* [WHAT YOU WILL DO]: Among the entries, find the lines with the string "States" and report them.

* [EXCERPTED RECORDS]:

■ ■ ■

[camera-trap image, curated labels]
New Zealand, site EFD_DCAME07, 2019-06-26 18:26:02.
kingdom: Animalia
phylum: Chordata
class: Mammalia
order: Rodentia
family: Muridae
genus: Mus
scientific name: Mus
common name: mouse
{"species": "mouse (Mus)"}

■ ■ ■

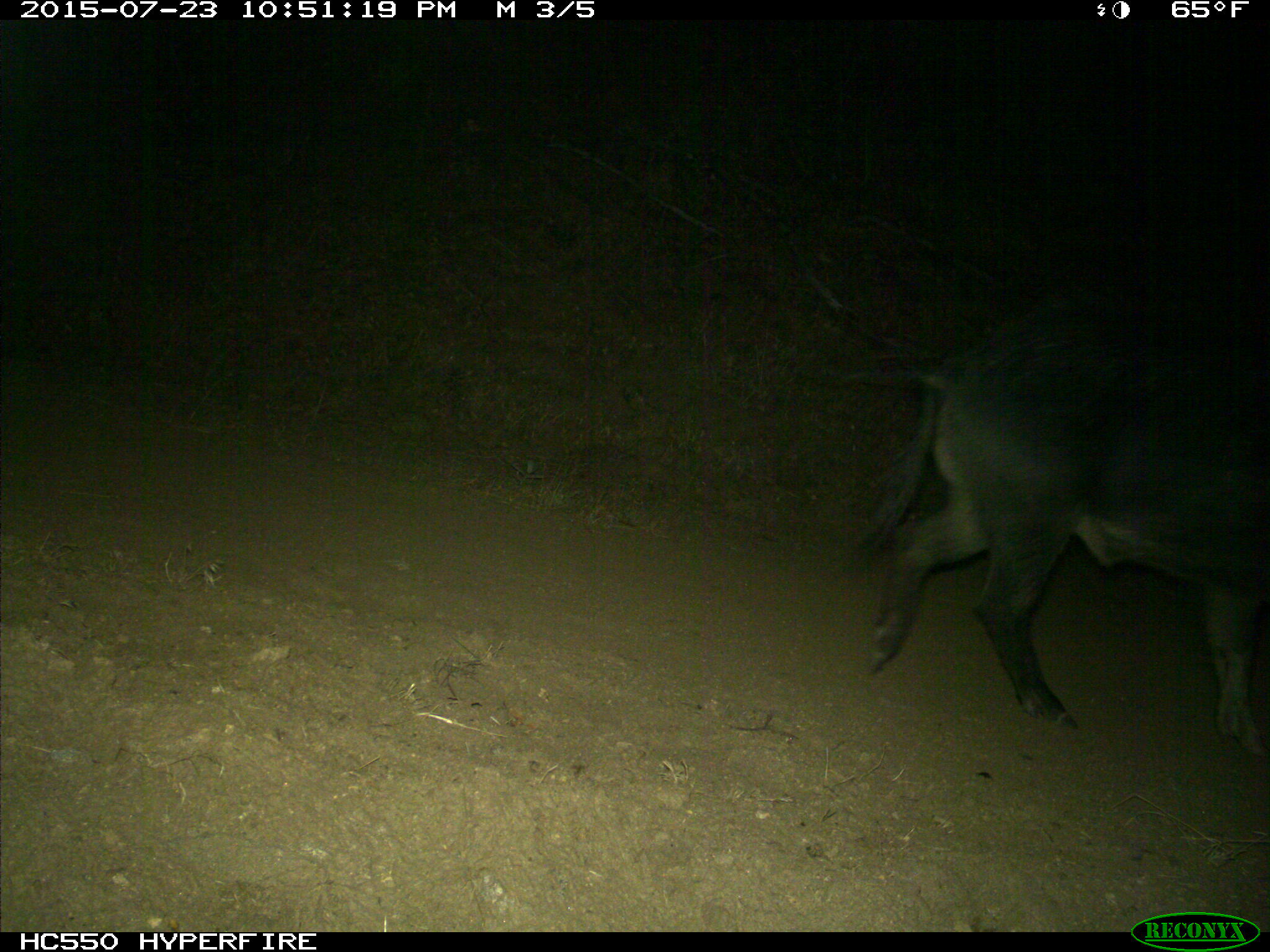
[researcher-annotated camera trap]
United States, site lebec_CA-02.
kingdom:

■ ■ ■

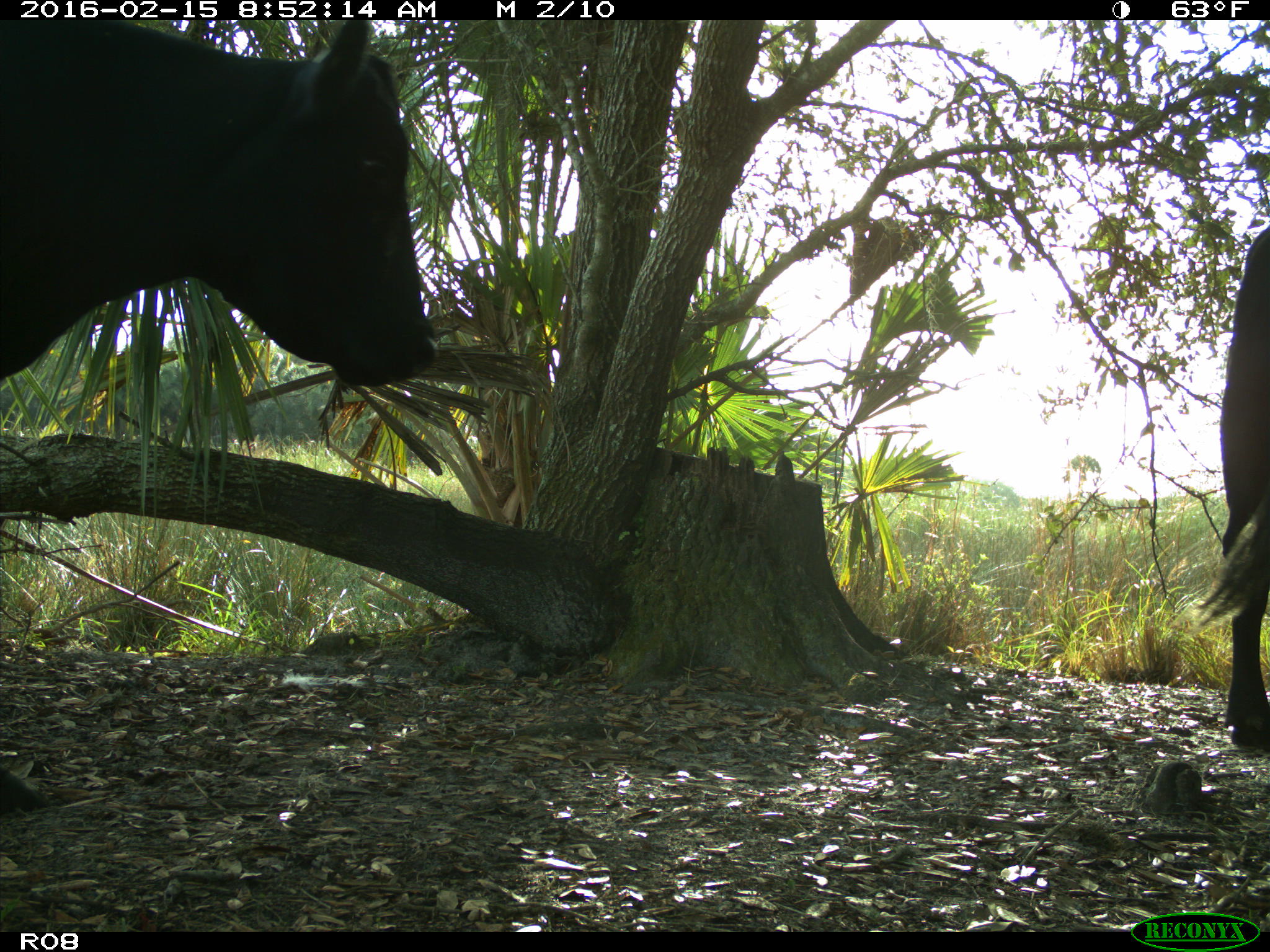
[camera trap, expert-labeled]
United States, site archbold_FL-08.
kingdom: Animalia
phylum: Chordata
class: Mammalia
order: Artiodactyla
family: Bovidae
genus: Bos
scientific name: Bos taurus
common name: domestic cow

■ ■ ■

* [RESPONSE TO THIS TASK]:
United States, site lebec_CA-02.
United States, site archbold_FL-08.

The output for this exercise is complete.